(Excerpts from a spatial dataset)
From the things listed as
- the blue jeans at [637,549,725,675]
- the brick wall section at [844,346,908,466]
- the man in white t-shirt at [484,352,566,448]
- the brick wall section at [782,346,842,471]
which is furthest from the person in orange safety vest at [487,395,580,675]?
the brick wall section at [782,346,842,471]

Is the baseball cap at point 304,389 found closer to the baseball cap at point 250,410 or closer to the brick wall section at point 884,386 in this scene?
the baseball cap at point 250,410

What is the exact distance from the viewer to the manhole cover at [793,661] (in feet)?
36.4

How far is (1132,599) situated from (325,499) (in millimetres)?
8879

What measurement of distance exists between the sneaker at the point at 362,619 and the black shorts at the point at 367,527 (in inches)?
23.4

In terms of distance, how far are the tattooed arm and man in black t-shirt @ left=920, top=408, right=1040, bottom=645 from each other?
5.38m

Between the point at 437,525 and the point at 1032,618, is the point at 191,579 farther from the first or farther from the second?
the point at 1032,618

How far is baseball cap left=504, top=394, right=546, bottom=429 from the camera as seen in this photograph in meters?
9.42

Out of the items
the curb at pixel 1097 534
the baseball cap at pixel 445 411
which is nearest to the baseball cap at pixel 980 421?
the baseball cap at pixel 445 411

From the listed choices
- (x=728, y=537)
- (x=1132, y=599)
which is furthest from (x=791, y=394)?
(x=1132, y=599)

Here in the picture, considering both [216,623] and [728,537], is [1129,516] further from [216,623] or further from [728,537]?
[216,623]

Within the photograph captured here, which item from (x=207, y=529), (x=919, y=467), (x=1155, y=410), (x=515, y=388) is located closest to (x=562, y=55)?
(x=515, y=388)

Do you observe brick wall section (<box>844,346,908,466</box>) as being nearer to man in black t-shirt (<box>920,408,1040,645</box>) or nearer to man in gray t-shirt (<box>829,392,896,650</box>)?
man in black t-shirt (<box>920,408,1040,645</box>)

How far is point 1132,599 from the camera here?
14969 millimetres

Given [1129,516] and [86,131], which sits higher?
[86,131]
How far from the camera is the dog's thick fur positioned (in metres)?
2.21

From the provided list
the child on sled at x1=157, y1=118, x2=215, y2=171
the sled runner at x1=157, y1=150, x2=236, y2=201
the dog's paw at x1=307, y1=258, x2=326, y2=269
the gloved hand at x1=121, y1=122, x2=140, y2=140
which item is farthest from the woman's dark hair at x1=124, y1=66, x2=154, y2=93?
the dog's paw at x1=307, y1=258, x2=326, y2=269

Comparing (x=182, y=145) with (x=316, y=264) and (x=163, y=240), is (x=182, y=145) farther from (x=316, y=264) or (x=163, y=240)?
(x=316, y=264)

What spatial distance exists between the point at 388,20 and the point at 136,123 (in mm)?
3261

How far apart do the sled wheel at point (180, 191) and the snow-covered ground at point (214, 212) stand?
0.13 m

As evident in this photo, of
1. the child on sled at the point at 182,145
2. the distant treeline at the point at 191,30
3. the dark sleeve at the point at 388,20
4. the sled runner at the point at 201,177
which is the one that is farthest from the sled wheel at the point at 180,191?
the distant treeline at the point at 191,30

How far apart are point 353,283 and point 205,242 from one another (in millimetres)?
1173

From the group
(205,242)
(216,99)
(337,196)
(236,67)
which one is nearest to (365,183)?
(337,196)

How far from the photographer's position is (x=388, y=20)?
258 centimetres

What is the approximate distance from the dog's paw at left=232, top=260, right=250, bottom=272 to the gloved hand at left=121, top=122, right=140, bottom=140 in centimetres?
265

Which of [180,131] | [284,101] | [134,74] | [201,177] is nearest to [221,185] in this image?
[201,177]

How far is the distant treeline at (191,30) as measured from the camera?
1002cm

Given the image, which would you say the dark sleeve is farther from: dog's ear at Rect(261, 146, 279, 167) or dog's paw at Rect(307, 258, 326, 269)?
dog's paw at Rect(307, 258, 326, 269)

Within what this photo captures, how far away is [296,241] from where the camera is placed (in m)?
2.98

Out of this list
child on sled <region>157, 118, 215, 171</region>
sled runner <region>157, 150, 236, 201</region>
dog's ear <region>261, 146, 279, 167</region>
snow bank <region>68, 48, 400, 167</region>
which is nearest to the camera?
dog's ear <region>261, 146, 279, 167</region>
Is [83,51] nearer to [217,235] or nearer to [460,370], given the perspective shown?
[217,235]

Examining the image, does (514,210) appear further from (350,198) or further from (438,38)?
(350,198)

Problem =>
Please convert all of the data above into a numbered list with one line per item, leaving out the blank lines.

Task output =>
1. From the things listed as
2. - the blue jeans at [637,549,725,675]
3. - the brick wall section at [844,346,908,466]
4. - the man in white t-shirt at [484,352,566,448]
5. - the brick wall section at [782,346,842,471]
6. which is furthest from the person in orange safety vest at [487,395,580,675]?
7. the brick wall section at [782,346,842,471]
8. Is the baseball cap at point 304,389 found closer to the baseball cap at point 250,410 or closer to the brick wall section at point 884,386 in this scene?
9. the baseball cap at point 250,410
10. What is the exact distance from the viewer to the manhole cover at [793,661] (in feet)?
11. 36.4
12. How far is (1132,599) situated from (325,499) (in millimetres)?
13. 8879
14. What measurement of distance exists between the sneaker at the point at 362,619 and the black shorts at the point at 367,527 (in inches)?
15. 23.4
16. In terms of distance, how far are the tattooed arm and man in black t-shirt @ left=920, top=408, right=1040, bottom=645 from each other?
17. 5.38m
18. Between the point at 437,525 and the point at 1032,618, is the point at 191,579 farther from the first or farther from the second?
19. the point at 1032,618
20. How far is baseball cap left=504, top=394, right=546, bottom=429 from the camera as seen in this photograph in meters?
21. 9.42
22. Out of the items
23. the curb at pixel 1097 534
24. the baseball cap at pixel 445 411
25. which is nearest to the baseball cap at pixel 980 421?
26. the baseball cap at pixel 445 411
27. From the listed choices
28. - (x=728, y=537)
29. - (x=1132, y=599)
30. which is furthest from (x=791, y=394)?
31. (x=1132, y=599)
32. Here in the picture, considering both [216,623] and [728,537], is [1129,516] further from [216,623] or further from [728,537]?
33. [216,623]
34. Within the photograph captured here, which item from (x=207, y=529), (x=919, y=467), (x=1155, y=410), (x=515, y=388) is located closest to (x=562, y=55)?
35. (x=515, y=388)
36. Do you observe brick wall section (<box>844,346,908,466</box>) as being nearer to man in black t-shirt (<box>920,408,1040,645</box>) or nearer to man in gray t-shirt (<box>829,392,896,650</box>)?
37. man in black t-shirt (<box>920,408,1040,645</box>)
38. How far is point 1132,599 from the camera here?
39. 14969 millimetres
40. Given [1129,516] and [86,131], which sits higher?
41. [86,131]
42. How far from the camera is the dog's thick fur positioned (in metres)?
43. 2.21
44. From the provided list
45. the child on sled at x1=157, y1=118, x2=215, y2=171
46. the sled runner at x1=157, y1=150, x2=236, y2=201
47. the dog's paw at x1=307, y1=258, x2=326, y2=269
48. the gloved hand at x1=121, y1=122, x2=140, y2=140
49. which item is farthest from the woman's dark hair at x1=124, y1=66, x2=154, y2=93?
50. the dog's paw at x1=307, y1=258, x2=326, y2=269
51. Comparing (x=182, y=145) with (x=316, y=264) and (x=163, y=240), is (x=182, y=145) farther from (x=316, y=264) or (x=163, y=240)?
52. (x=316, y=264)
53. What spatial distance exists between the point at 388,20 and the point at 136,123 (in mm)?
54. 3261
55. How far apart do the sled wheel at point (180, 191) and the snow-covered ground at point (214, 212) stand?
56. 0.13 m
57. As evident in this photo, of
58. 1. the child on sled at the point at 182,145
59. 2. the distant treeline at the point at 191,30
60. 3. the dark sleeve at the point at 388,20
61. 4. the sled runner at the point at 201,177
62. which is the one that is farthest from the sled wheel at the point at 180,191?
63. the distant treeline at the point at 191,30
64. How far apart are point 353,283 and point 205,242 from one another (in millimetres)?
65. 1173
66. From the group
67. (205,242)
68. (216,99)
69. (337,196)
70. (236,67)
71. which one is nearest to (365,183)?
72. (337,196)
73. How far from the photographer's position is (x=388, y=20)?
74. 258 centimetres
75. What is the approximate distance from the dog's paw at left=232, top=260, right=250, bottom=272 to the gloved hand at left=121, top=122, right=140, bottom=140 in centimetres?
76. 265
77. Which of [180,131] | [284,101] | [134,74] | [201,177] is nearest to [221,185] in this image?
78. [201,177]
79. How far is the distant treeline at (191,30) as measured from the camera?
80. 1002cm
81. Given the image, which would you say the dark sleeve is farther from: dog's ear at Rect(261, 146, 279, 167) or dog's paw at Rect(307, 258, 326, 269)?
82. dog's paw at Rect(307, 258, 326, 269)
83. Within what this photo captures, how far away is [296,241] from where the camera is placed (in m)?
84. 2.98
85. Out of this list
86. child on sled <region>157, 118, 215, 171</region>
87. sled runner <region>157, 150, 236, 201</region>
88. dog's ear <region>261, 146, 279, 167</region>
89. snow bank <region>68, 48, 400, 167</region>
90. which is nearest to the camera?
91. dog's ear <region>261, 146, 279, 167</region>
92. Is [83,51] nearer to [217,235] or nearer to [460,370], given the perspective shown?
93. [217,235]
94. Examining the image, does (514,210) appear further from (350,198) or further from (438,38)?
95. (350,198)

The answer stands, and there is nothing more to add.